Not everything that counts in life can be counted and the value of good health is unquantifiable. I grew up fascinated by the prospect of being in a position to assist my people in Nigeria who suffer from an extremely undeveloped health care system that serves mostly the rich. This goal has dominated my consciousness for many years. As a little boy growing up in the jungles of Africa, fate brought me in contact with a doctor who once saved my life. My friends thought that I was dead after a fall and went for help. When a doctor just happened to pass by in time, fate gave me a second chance at life. This experience would change my life course forever. Eventually, as the result of a lot of hard work, I became the doctor that I had always wanted to be.
This is not to say that practicing medicine has not been a great challenge. In my country, Nigeria, young doctors like myself have no other choice but to get accustomed to watching people dying from preventable diseases. This is a very disturbing experience for a physician. And, frankly, I would like to escape it and go back to school to get a graduate degree in Public Health so that I might have the tools in the future to change the system, the structure, working towards greater human rights in health care and a more egalitarian distribution of the country’s resources in this area since the Nigerian government places a very low value on the lives of its citizens and what poor attempts are made from time to time is like putting square pegs in round holes in terms of health policy making and implementation. It is very sad to note that one in five children here do not live to see their fifth birthday as a result of death from vaccine-preventable diseases.

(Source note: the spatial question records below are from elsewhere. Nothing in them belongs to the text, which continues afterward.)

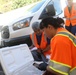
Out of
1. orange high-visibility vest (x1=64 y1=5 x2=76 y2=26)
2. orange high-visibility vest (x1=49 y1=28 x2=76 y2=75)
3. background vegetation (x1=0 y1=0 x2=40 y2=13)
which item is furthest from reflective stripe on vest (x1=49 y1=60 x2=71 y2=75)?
background vegetation (x1=0 y1=0 x2=40 y2=13)

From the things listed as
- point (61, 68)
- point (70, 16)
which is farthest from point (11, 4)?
point (61, 68)

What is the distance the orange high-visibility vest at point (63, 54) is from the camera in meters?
3.04

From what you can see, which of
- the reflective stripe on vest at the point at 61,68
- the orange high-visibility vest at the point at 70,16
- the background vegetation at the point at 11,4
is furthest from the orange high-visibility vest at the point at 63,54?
the background vegetation at the point at 11,4

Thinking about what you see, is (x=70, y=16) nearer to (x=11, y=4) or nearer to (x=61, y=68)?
(x=61, y=68)

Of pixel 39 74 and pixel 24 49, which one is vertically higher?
pixel 24 49

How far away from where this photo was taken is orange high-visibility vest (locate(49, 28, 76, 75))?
3035 mm

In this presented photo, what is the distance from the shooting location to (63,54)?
119 inches

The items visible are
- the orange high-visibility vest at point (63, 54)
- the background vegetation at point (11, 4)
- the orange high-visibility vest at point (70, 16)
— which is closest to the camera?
the orange high-visibility vest at point (63, 54)

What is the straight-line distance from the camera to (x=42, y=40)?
5.64 meters

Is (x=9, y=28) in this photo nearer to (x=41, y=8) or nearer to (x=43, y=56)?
(x=41, y=8)

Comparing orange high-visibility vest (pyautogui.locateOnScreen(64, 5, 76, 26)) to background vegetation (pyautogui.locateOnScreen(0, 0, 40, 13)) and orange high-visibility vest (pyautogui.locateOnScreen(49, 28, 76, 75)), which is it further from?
background vegetation (pyautogui.locateOnScreen(0, 0, 40, 13))

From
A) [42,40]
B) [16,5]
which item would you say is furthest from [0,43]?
[16,5]

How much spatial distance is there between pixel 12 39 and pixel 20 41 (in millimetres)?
224

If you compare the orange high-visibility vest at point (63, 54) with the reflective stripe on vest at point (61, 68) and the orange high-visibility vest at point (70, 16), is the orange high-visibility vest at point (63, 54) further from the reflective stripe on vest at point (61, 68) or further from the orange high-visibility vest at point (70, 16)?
the orange high-visibility vest at point (70, 16)
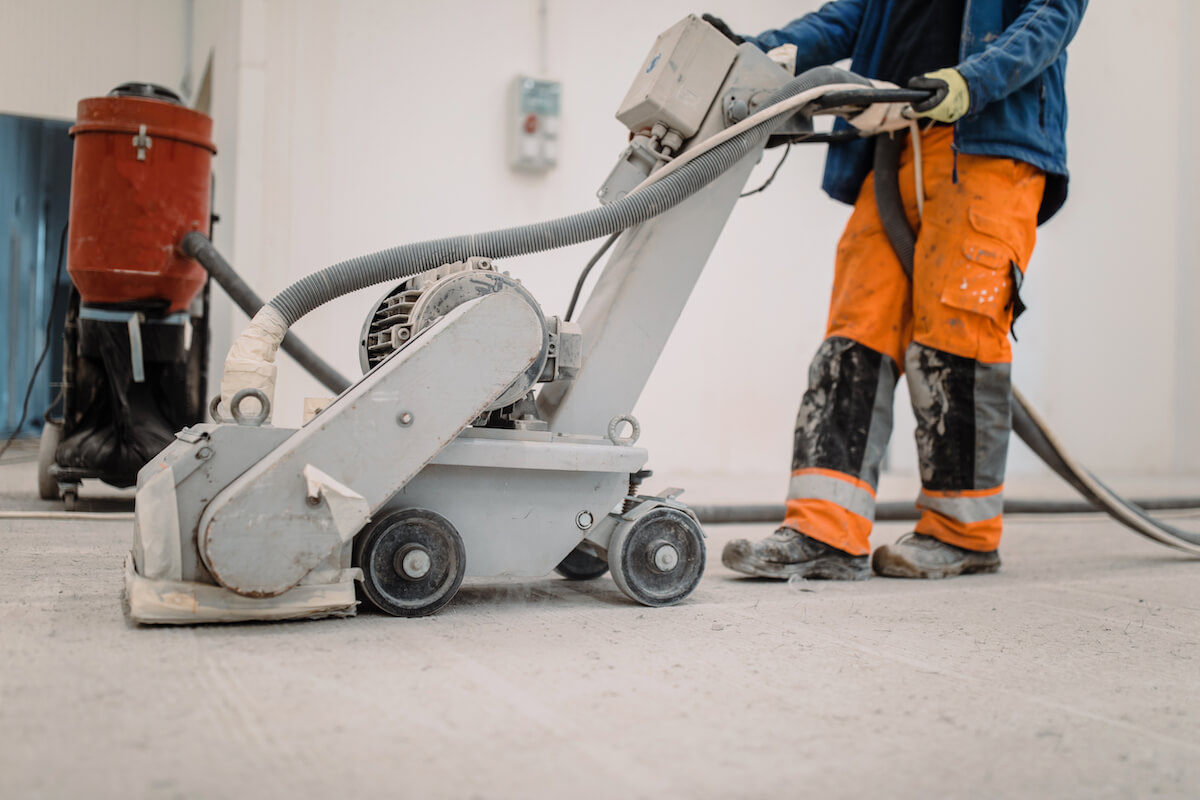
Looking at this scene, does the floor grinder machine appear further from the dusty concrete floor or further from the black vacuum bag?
the black vacuum bag

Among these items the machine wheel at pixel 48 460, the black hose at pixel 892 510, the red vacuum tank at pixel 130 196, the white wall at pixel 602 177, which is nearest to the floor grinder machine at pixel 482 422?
the black hose at pixel 892 510

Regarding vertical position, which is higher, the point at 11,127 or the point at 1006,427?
the point at 11,127

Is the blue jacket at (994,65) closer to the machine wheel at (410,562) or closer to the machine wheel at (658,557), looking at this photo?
the machine wheel at (658,557)

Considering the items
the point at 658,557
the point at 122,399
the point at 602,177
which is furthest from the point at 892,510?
the point at 602,177

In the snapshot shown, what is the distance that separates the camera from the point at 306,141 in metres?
3.69

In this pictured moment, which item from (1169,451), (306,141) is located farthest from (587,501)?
(1169,451)

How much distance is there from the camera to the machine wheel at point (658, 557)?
1.32 metres

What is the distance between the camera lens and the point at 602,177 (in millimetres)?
4219

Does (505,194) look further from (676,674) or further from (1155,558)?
(676,674)

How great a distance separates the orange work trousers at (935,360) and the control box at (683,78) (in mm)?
510

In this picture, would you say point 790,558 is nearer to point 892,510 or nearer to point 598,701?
point 598,701

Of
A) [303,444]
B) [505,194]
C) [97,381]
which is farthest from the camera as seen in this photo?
[505,194]

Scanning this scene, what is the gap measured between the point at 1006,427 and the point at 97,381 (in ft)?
7.19

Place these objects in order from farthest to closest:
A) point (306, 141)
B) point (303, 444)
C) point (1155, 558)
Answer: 1. point (306, 141)
2. point (1155, 558)
3. point (303, 444)
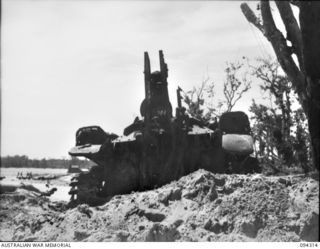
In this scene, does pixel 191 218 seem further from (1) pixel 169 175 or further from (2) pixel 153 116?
(2) pixel 153 116

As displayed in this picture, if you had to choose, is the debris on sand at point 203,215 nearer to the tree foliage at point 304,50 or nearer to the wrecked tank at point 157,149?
the tree foliage at point 304,50

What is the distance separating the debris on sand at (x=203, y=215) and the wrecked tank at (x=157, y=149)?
1.98 meters

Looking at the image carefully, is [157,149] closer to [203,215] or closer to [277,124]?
[203,215]

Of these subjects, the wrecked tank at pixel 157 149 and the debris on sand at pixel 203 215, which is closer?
the debris on sand at pixel 203 215

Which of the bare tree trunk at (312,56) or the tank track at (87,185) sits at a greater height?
the bare tree trunk at (312,56)

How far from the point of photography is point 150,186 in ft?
32.2

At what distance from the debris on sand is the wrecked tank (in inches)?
77.8

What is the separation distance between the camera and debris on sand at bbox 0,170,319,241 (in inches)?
230

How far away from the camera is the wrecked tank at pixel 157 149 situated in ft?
32.6

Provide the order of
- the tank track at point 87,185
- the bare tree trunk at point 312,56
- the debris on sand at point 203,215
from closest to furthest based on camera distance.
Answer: the debris on sand at point 203,215 < the bare tree trunk at point 312,56 < the tank track at point 87,185

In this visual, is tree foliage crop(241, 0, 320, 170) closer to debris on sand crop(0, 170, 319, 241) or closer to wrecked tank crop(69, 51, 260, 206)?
debris on sand crop(0, 170, 319, 241)

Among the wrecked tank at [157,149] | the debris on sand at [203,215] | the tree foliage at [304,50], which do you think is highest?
the tree foliage at [304,50]

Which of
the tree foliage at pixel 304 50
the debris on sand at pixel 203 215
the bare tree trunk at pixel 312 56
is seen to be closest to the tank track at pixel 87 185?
the debris on sand at pixel 203 215

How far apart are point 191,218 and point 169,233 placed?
39cm
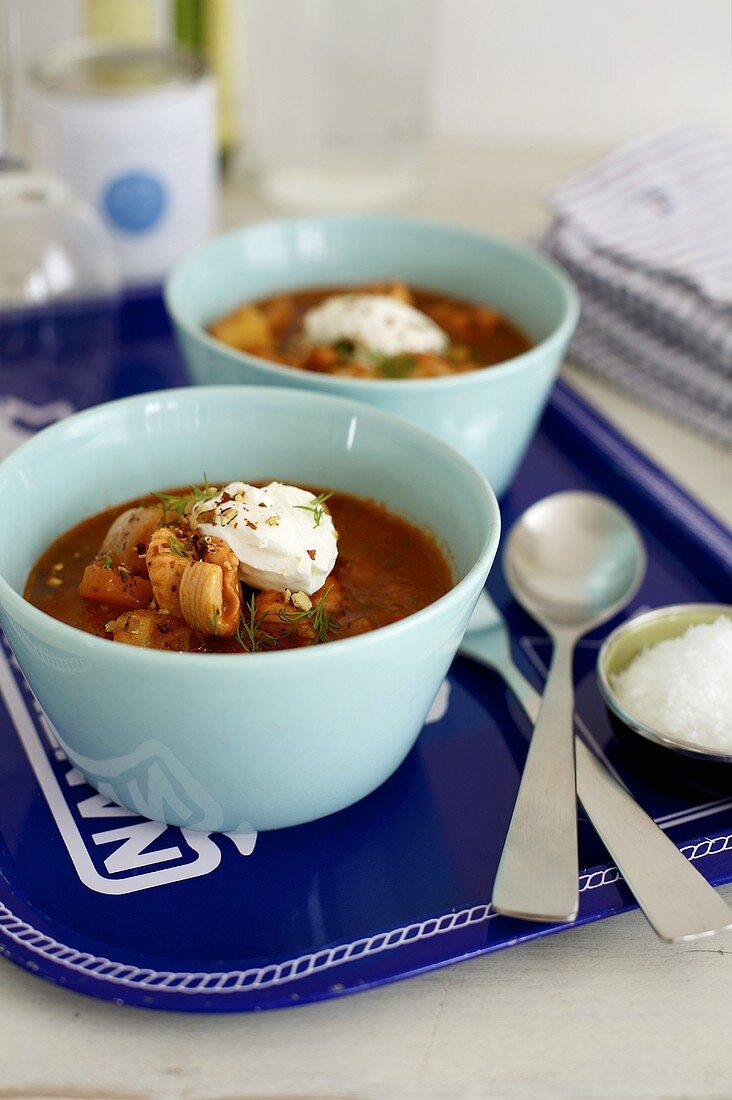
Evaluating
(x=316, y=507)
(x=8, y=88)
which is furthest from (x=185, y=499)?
(x=8, y=88)

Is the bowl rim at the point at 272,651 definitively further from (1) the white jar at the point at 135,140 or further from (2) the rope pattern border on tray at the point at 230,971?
(1) the white jar at the point at 135,140

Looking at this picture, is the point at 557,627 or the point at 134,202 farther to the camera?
the point at 134,202

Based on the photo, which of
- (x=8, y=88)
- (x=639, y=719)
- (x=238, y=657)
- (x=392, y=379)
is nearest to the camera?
(x=238, y=657)

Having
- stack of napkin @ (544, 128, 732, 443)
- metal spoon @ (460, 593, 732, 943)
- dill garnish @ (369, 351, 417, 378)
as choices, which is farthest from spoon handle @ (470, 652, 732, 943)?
stack of napkin @ (544, 128, 732, 443)

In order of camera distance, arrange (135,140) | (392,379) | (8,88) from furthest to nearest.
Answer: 1. (135,140)
2. (8,88)
3. (392,379)

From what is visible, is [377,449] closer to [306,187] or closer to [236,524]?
[236,524]

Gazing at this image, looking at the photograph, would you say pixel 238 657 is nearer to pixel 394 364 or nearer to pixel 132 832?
pixel 132 832

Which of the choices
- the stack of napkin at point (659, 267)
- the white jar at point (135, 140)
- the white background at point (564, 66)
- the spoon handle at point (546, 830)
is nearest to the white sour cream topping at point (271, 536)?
the spoon handle at point (546, 830)

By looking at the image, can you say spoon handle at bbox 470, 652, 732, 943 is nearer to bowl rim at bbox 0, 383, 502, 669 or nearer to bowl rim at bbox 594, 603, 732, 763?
bowl rim at bbox 594, 603, 732, 763
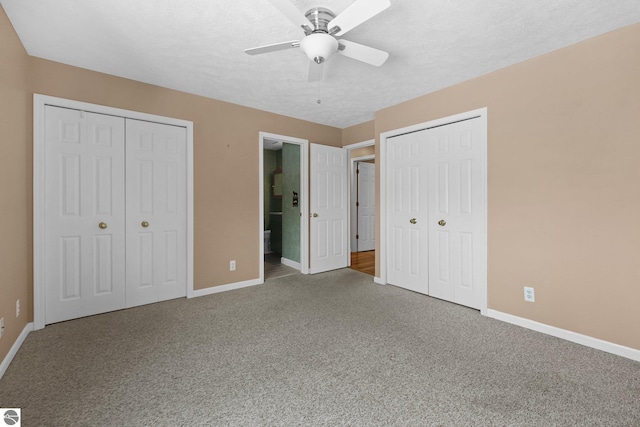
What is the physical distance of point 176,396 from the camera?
162 cm

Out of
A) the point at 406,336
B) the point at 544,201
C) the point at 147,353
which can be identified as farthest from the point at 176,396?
the point at 544,201

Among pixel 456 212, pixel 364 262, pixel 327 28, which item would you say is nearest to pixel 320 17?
pixel 327 28

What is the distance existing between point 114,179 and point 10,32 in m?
1.31

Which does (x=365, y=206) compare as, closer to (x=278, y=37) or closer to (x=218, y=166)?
(x=218, y=166)

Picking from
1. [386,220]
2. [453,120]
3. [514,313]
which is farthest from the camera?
[386,220]

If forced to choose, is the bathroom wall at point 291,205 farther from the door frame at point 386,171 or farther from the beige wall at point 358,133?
the door frame at point 386,171

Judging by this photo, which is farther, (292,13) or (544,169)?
(544,169)

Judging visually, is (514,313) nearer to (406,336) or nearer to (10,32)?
(406,336)

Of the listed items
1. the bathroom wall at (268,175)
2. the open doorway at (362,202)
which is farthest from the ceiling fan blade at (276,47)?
the bathroom wall at (268,175)

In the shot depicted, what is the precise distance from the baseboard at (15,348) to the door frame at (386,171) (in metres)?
3.63

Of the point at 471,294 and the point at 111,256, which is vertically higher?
the point at 111,256

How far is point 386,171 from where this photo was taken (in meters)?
3.85

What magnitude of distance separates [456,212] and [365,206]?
11.4ft

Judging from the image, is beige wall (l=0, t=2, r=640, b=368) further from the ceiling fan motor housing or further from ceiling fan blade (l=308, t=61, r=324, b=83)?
the ceiling fan motor housing
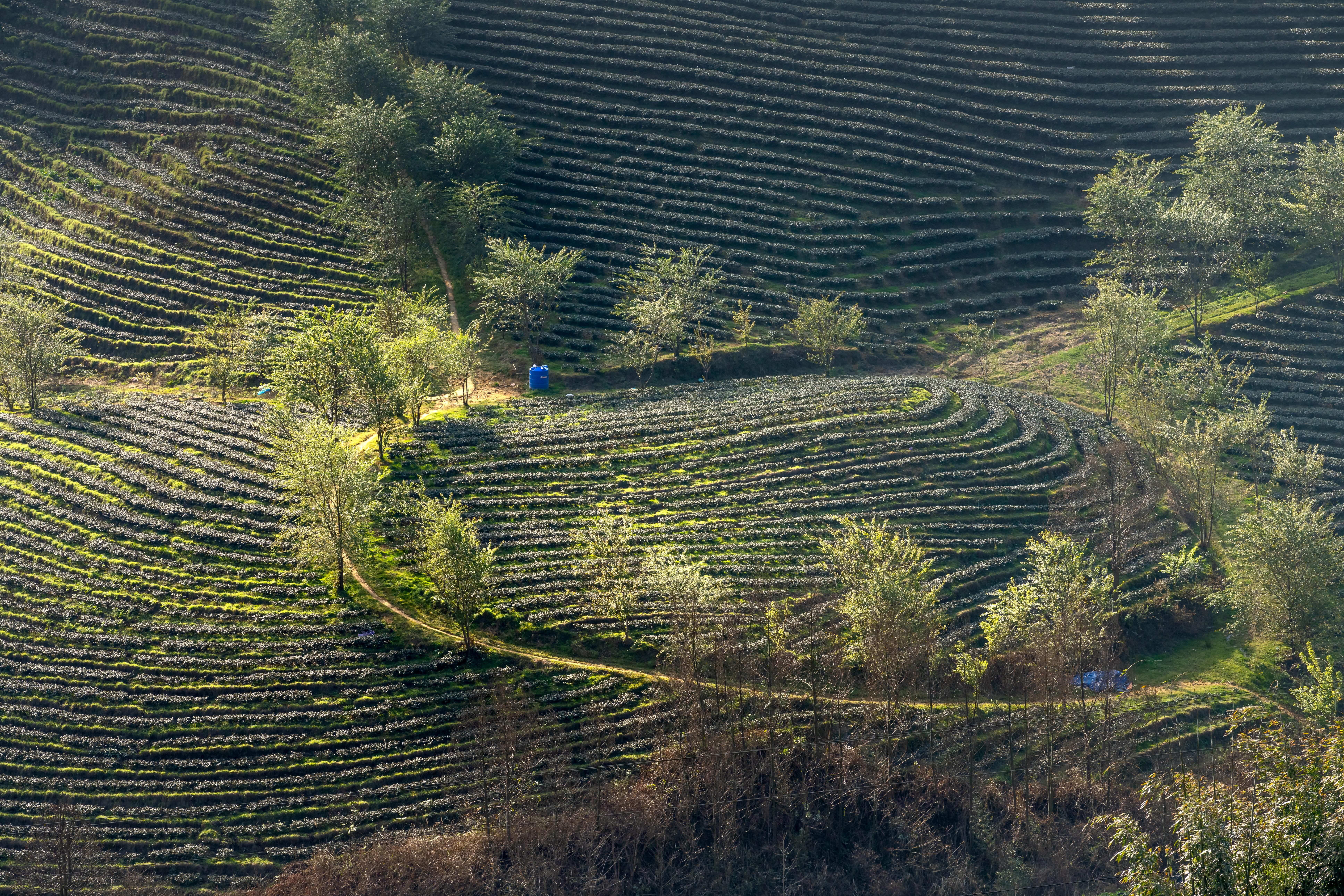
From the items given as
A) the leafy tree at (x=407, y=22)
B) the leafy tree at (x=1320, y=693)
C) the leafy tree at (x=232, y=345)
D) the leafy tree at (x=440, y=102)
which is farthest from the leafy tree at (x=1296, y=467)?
the leafy tree at (x=407, y=22)

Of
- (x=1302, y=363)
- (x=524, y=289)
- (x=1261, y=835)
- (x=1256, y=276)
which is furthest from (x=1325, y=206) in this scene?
(x=1261, y=835)

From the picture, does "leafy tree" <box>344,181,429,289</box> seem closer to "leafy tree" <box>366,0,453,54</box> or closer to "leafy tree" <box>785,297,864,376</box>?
"leafy tree" <box>366,0,453,54</box>

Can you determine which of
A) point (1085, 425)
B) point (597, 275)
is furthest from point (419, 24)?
point (1085, 425)

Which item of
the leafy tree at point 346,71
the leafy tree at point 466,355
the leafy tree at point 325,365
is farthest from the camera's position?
the leafy tree at point 346,71

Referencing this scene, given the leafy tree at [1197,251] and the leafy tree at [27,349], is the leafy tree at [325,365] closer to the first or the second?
the leafy tree at [27,349]

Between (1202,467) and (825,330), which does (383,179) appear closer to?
(825,330)
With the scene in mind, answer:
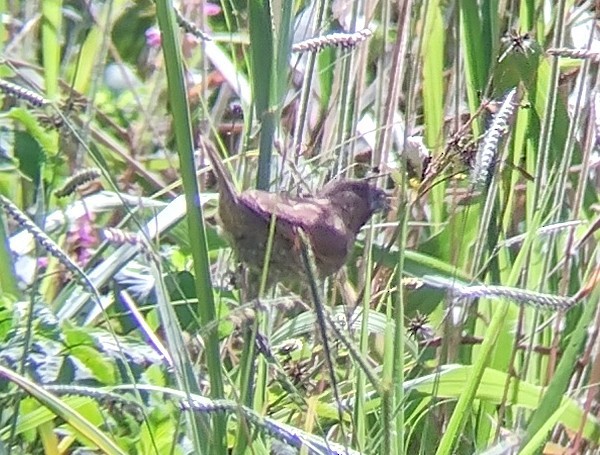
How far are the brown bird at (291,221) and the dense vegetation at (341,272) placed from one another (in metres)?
0.02

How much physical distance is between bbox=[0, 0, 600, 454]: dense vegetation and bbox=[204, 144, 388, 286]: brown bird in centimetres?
2

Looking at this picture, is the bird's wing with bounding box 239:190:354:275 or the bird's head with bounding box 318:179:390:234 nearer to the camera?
the bird's wing with bounding box 239:190:354:275

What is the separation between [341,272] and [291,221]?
22 centimetres

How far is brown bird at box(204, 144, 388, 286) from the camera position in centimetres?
84

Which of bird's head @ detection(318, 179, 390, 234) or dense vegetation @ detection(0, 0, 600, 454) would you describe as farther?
bird's head @ detection(318, 179, 390, 234)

With this in mind, I soon recognized that it is prevention that is most needed, even more so than the cure. Thus, I decided to shift my focus to preventive medicine. I seek to be admitted to your program to study towards the MPH Degree so that I might be able to go back to Nigerian and lobby, militate, and struggle for human dignity through programs of vaccination.
I want to become a public health professional because preventive medicine and public health go hand in hand. I believe that I am a strong candidate for your program because of the intense passion that I have for public health issues in my country. And I am also a very dedicated researcher that looks forward to a long and dedicated career struggling to exert a positive influence over government health care decisions, first, in Nigeria, and then amoung our African neighbors, in fact, globally.
I dream of an executive position in organizations like the W.H.O, UNICEF, or USAID: organizations with a global reach. I hope to assist in providing funding to developing countries to carry out health-benefiting projects focusing on prevention and overall reduction of morbidity and mortality. It would be a dream come- true if this adventure yields the desired fruits, so that the flame of the passion for public health in me will not be extinguished.